Thanks all. I have a steamer so that could be a good place to start and then try the three weeks of spraying with mite solution. I will keep you posted. :fc:

Ghdp

  • Joined Aug 2014
  • Conwy
Re: Hen house clean up
« Reply #11 on: September 15, 2015, 05:46:23 pm »
Well i steamed, dismantled, sprayed and should have bought shares in Poultry sheild and now we have picked up our small flock of POL hybrids. A motley crew;  two black tails, a Warren, a barred something or other and a leghorn/ Aracuna ( is that how you spell it??) that is plug ugly - butseems to have lots of character with blue eggs as a bonus.

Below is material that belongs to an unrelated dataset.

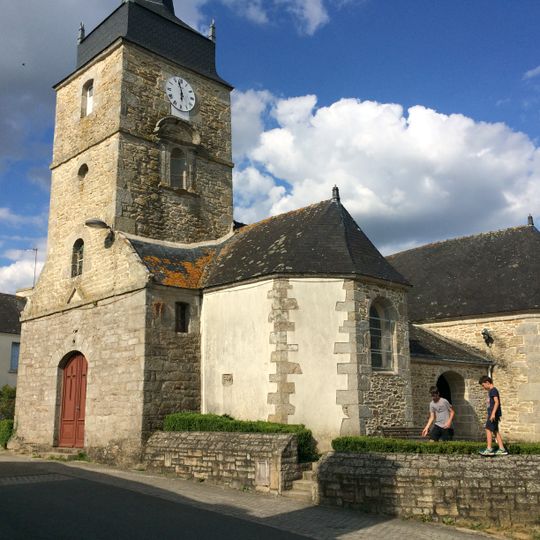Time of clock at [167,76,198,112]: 5:57
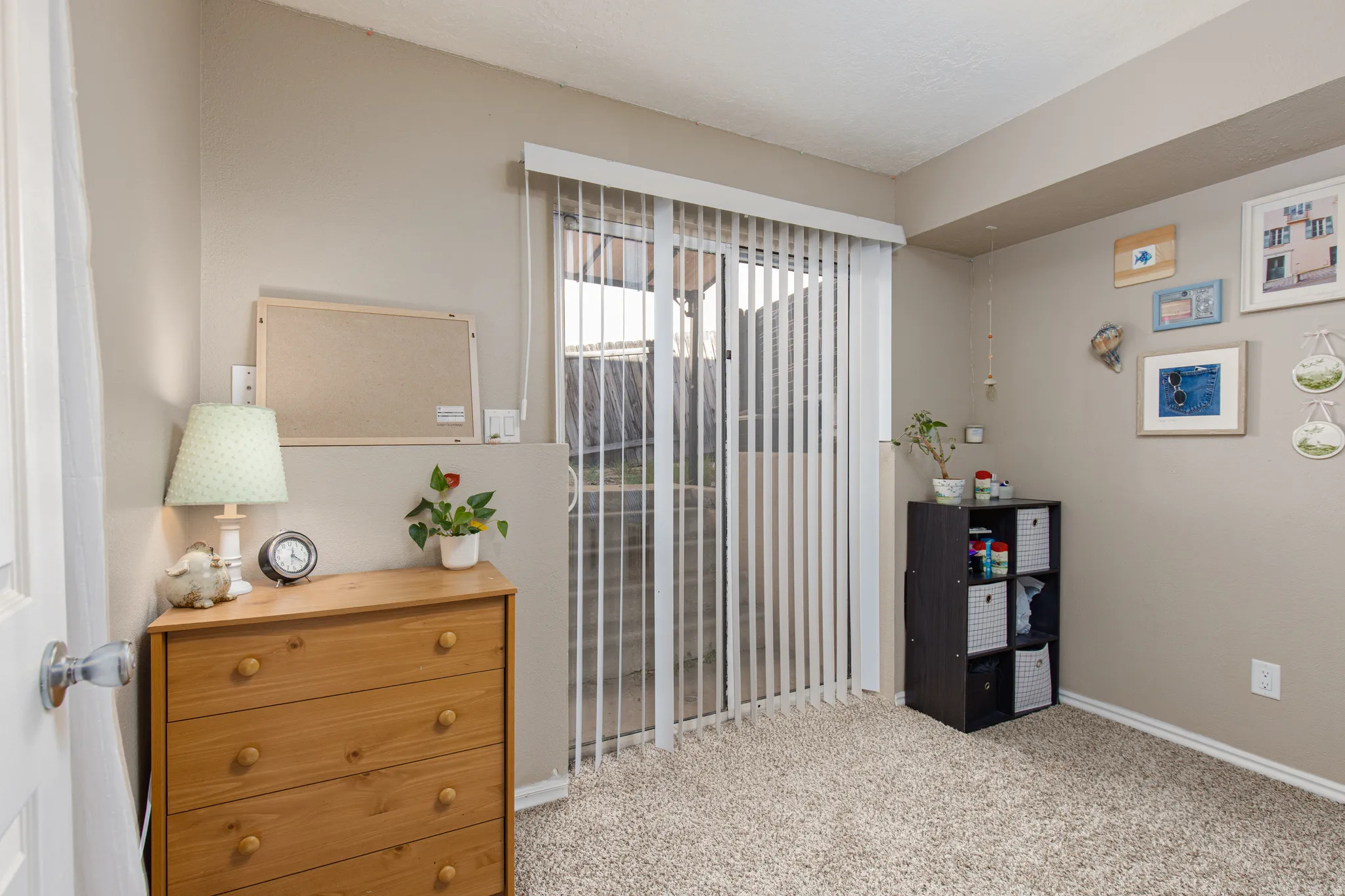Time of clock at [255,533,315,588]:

Thanks for all the tips.

Marches Farmer

  • Joined Dec 2012
  • Herefordshire
Re: Hen house clean up
« Reply #12 on: September 16, 2015, 09:56:46 am »
It's Araucana.  Likely to be flighty if crossed with a Leghorn but a good layer.  Good luck but don't expect the Warren to live for very long - they lay their socks off for about 18 months but aren't noted for longevity.  I check for red mite by regularly giving the roosting pole, coop door and other bits a good hard knock - after a few seconds the mites will appear in a panic.  If the hens are reluctant to go in to roost as dusk falls red mite is probably the reason why.

Ghdp

  • Joined Aug 2014
  • Conwy
Re: Hen house clean up
« Reply #13 on: September 17, 2015, 12:54:31 pm »
Thanks MF. Door slamming and perch banging will be on the agenda then.